→ Exercise requirements:
A complete, exact retyping of the data below is required.

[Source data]
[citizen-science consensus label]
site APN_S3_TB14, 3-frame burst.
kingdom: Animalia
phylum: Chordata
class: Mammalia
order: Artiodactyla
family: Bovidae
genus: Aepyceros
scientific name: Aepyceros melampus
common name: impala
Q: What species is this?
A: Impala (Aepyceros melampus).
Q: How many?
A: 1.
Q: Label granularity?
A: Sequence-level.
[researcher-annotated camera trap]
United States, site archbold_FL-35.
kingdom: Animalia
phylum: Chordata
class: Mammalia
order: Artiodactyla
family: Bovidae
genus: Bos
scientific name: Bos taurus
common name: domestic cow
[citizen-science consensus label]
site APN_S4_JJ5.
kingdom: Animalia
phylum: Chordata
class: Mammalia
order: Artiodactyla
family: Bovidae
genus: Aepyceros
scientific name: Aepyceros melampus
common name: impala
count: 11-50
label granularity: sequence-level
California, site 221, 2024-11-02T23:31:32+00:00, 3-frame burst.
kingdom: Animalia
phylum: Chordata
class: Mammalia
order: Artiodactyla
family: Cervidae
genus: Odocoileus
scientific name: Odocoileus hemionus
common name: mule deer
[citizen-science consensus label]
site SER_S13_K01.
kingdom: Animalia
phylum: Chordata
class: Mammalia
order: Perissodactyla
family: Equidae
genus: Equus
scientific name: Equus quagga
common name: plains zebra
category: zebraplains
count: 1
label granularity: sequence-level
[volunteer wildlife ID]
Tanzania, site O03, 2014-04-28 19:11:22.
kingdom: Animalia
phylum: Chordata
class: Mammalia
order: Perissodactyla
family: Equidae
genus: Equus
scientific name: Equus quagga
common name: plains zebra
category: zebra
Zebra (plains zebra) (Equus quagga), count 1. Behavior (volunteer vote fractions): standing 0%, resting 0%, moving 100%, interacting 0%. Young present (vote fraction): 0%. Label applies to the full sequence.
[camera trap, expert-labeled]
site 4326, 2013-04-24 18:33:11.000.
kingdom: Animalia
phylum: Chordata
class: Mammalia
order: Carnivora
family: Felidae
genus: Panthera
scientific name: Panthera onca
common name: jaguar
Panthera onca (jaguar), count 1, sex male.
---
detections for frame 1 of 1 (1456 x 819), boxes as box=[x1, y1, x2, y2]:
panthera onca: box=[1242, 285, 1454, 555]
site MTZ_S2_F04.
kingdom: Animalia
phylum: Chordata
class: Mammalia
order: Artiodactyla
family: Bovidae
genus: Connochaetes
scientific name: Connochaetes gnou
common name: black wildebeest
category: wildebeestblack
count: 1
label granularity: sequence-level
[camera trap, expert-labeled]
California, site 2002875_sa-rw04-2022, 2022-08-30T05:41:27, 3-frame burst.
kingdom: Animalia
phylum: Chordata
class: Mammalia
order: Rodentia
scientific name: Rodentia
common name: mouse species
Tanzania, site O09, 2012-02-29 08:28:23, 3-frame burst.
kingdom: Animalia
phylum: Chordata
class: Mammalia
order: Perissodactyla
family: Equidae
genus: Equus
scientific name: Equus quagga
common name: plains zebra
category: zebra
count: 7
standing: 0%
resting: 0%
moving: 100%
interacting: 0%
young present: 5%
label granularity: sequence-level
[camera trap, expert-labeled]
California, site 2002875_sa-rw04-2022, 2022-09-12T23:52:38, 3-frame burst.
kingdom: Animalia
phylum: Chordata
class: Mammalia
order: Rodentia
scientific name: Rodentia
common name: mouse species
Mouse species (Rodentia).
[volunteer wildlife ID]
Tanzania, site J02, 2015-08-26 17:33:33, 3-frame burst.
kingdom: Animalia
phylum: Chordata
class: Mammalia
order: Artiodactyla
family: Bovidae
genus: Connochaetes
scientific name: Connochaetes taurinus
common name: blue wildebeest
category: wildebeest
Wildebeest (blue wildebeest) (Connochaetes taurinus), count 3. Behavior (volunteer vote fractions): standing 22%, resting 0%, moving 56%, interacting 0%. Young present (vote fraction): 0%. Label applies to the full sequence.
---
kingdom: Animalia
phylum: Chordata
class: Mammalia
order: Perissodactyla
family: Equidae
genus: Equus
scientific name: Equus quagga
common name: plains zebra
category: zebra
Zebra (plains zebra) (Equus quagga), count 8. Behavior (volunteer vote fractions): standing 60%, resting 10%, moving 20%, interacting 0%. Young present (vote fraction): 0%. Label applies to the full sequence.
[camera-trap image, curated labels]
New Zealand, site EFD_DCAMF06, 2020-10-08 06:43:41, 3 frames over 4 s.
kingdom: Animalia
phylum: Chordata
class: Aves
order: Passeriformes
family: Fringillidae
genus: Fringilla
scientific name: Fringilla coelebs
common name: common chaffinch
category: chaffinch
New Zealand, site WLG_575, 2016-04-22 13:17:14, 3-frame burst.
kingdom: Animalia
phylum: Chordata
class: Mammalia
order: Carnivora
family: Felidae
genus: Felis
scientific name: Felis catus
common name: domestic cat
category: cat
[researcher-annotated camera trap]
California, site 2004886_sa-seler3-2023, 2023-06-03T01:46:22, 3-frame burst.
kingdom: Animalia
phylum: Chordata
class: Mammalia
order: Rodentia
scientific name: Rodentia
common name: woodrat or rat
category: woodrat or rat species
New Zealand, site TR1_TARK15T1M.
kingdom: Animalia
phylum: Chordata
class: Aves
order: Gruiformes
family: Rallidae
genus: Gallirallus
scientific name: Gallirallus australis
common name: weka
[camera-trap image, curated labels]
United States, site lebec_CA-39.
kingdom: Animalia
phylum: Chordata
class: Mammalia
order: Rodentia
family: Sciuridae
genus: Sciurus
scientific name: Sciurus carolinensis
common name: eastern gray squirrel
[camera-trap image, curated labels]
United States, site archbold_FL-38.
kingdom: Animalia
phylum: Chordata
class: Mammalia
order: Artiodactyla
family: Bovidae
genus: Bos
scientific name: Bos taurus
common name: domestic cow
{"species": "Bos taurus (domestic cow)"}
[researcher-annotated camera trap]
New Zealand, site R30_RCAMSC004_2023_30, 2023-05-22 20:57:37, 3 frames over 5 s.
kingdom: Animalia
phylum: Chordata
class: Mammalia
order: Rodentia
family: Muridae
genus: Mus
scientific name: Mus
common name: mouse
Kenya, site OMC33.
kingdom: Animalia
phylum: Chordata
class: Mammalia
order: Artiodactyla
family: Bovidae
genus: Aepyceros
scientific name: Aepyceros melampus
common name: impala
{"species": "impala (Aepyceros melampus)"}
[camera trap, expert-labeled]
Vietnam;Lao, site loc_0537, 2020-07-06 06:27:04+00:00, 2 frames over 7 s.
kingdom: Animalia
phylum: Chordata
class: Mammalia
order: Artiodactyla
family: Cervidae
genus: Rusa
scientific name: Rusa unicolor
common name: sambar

→ Solution for this exercise:
[citizen-science consensus label]
site APN_S3_TB14, 3-frame burst.
kingdom: Animalia
phylum: Chordata
class: Mammalia
order: Artiodactyla
family: Bovidae
genus: Aepyceros
scientific name: Aepyceros melampus
common name: impala
Q: What species is this?
A: Impala (Aepyceros melampus).
Q: How many?
A: 1.
Q: Label granularity?
A: Sequence-level.
[researcher-annotated camera trap]
United States, site archbold_FL-35.
kingdom: Animalia
phylum: Chordata
class: Mammalia
order: Artiodactyla
family: Bovidae
genus: Bos
scientific name: Bos taurus
common name: domestic cow
[citizen-science consensus label]
site APN_S4_JJ5.
kingdom: Animalia
phylum: Chordata
class: Mammalia
order: Artiodactyla
family: Bovidae
genus: Aepyceros
scientific name: Aepyceros melampus
common name: impala
count: 11-50
label granularity: sequence-level
California, site 221, 2024-11-02T23:31:32+00:00, 3-frame burst.
kingdom: Animalia
phylum: Chordata
class: Mammalia
order: Artiodactyla
family: Cervidae
genus: Odocoileus
scientific name: Odocoileus hemionus
common name: mule deer
[citizen-science consensus label]
site SER_S13_K01.
kingdom: Animalia
phylum: Chordata
class: Mammalia
order: Perissodactyla
family: Equidae
genus: Equus
scientific name: Equus quagga
common name: plains zebra
category: zebraplains
count: 1
label granularity: sequence-level
[volunteer wildlife ID]
Tanzania, site O03, 2014-04-28 19:11:22.
kingdom: Animalia
phylum: Chordata
class: Mammalia
order: Perissodactyla
family: Equidae
genus: Equus
scientific name: Equus quagga
common name: plains zebra
category: zebra
Zebra (plains zebra) (Equus quagga), count 1. Behavior (volunteer vote fractions): standing 0%, resting 0%, moving 100%, interacting 0%. Young present (vote fraction): 0%. Label applies to the full sequence.
[camera trap, expert-labeled]
site 4326, 2013-04-24 18:33:11.000.
kingdom: Animalia
phylum: Chordata
class: Mammalia
order: Carnivora
family: Felidae
genus: Panthera
scientific name: Panthera onca
common name: jaguar
Panthera onca (jaguar), count 1, sex male.
---
detections for frame 1 of 1 (1456 x 819), boxes as box=[x1, y1, x2, y2]:
panthera onca: box=[1242, 285, 1454, 555]
site MTZ_S2_F04.
kingdom: Animalia
phylum: Chordata
class: Mammalia
order: Artiodactyla
family: Bovidae
genus: Connochaetes
scientific name: Connochaetes gnou
common name: black wildebeest
category: wildebeestblack
count: 1
label granularity: sequence-level
[camera trap, expert-labeled]
California, site 2002875_sa-rw04-2022, 2022-08-30T05:41:27, 3-frame burst.
kingdom: Animalia
phylum: Chordata
class: Mammalia
order: Rodentia
scientific name: Rodentia
common name: mouse species
Tanzania, site O09, 2012-02-29 08:28:23, 3-frame burst.
kingdom: Animalia
phylum: Chordata
class: Mammalia
order: Perissodactyla
family: Equidae
genus: Equus
scientific name: Equus quagga
common name: plains zebra
category: zebra
count: 7
standing: 0%
resting: 0%
moving: 100%
interacting: 0%
young present: 5%
label granularity: sequence-level
[camera trap, expert-labeled]
California, site 2002875_sa-rw04-2022, 2022-09-12T23:52:38, 3-frame burst.
kingdom: Animalia
phylum: Chordata
class: Mammalia
order: Rodentia
scientific name: Rodentia
common name: mouse species
Mouse species (Rodentia).
[volunteer wildlife ID]
Tanzania, site J02, 2015-08-26 17:33:33, 3-frame burst.
kingdom: Animalia
phylum: Chordata
class: Mammalia
order: Artiodactyla
family: Bovidae
genus: Connochaetes
scientific name: Connochaetes taurinus
common name: blue wildebeest
category: wildebeest
Wildebeest (blue wildebeest) (Connochaetes taurinus), count 3. Behavior (volunteer vote fractions): standing 22%, resting 0%, moving 56%, interacting 0%. Young present (vote fraction): 0%. Label applies to the full sequence.
---
kingdom: Animalia
phylum: Chordata
class: Mammalia
order: Perissodactyla
family: Equidae
genus: Equus
scientific name: Equus quagga
common name: plains zebra
category: zebra
Zebra (plains zebra) (Equus quagga), count 8. Behavior (volunteer vote fractions): standing 60%, resting 10%, moving 20%, interacting 0%. Young present (vote fraction): 0%. Label applies to the full sequence.
[camera-trap image, curated labels]
New Zealand, site EFD_DCAMF06, 2020-10-08 06:43:41, 3 frames over 4 s.
kingdom: Animalia
phylum: Chordata
class: Aves
order: Passeriformes
family: Fringillidae
genus: Fringilla
scientific name: Fringilla coelebs
common name: common chaffinch
category: chaffinch
New Zealand, site WLG_575, 2016-04-22 13:17:14, 3-frame burst.
kingdom: Animalia
phylum: Chordata
class: Mammalia
order: Carnivora
family: Felidae
genus: Felis
scientific name: Felis catus
common name: domestic cat
category: cat
[researcher-annotated camera trap]
California, site 2004886_sa-seler3-2023, 2023-06-03T01:46:22, 3-frame burst.
kingdom: Animalia
phylum: Chordata
class: Mammalia
order: Rodentia
scientific name: Rodentia
common name: woodrat or rat
category: woodrat or rat species
New Zealand, site TR1_TARK15T1M.
kingdom: Animalia
phylum: Chordata
class: Aves
order: Gruiformes
family: Rallidae
genus: Gallirallus
scientific name: Gallirallus australis
common name: weka
[camera-trap image, curated labels]
United States, site lebec_CA-39.
kingdom: Animalia
phylum: Chordata
class: Mammalia
order: Rodentia
family: Sciuridae
genus: Sciurus
scientific name: Sciurus carolinensis
common name: eastern gray squirrel
[camera-trap image, curated labels]
United States, site archbold_FL-38.
kingdom: Animalia
phylum: Chordata
class: Mammalia
order: Artiodactyla
family: Bovidae
genus: Bos
scientific name: Bos taurus
common name: domestic cow
{"species": "Bos taurus (domestic cow)"}
[researcher-annotated camera trap]
New Zealand, site R30_RCAMSC004_2023_30, 2023-05-22 20:57:37, 3 frames over 5 s.
kingdom: Animalia
phylum: Chordata
class: Mammalia
order: Rodentia
family: Muridae
genus: Mus
scientific name: Mus
common name: mouse
Kenya, site OMC33.
kingdom: Animalia
phylum: Chordata
class: Mammalia
order: Artiodactyla
family: Bovidae
genus: Aepyceros
scientific name: Aepyceros melampus
common name: impala
{"species": "impala (Aepyceros melampus)"}
[camera trap, expert-labeled]
Vietnam;Lao, site loc_0537, 2020-07-06 06:27:04+00:00, 2 frames over 7 s.
kingdom: Animalia
phylum: Chordata
class: Mammalia
order: Artiodactyla
family: Cervidae
genus: Rusa
scientific name: Rusa unicolor
common name: sambar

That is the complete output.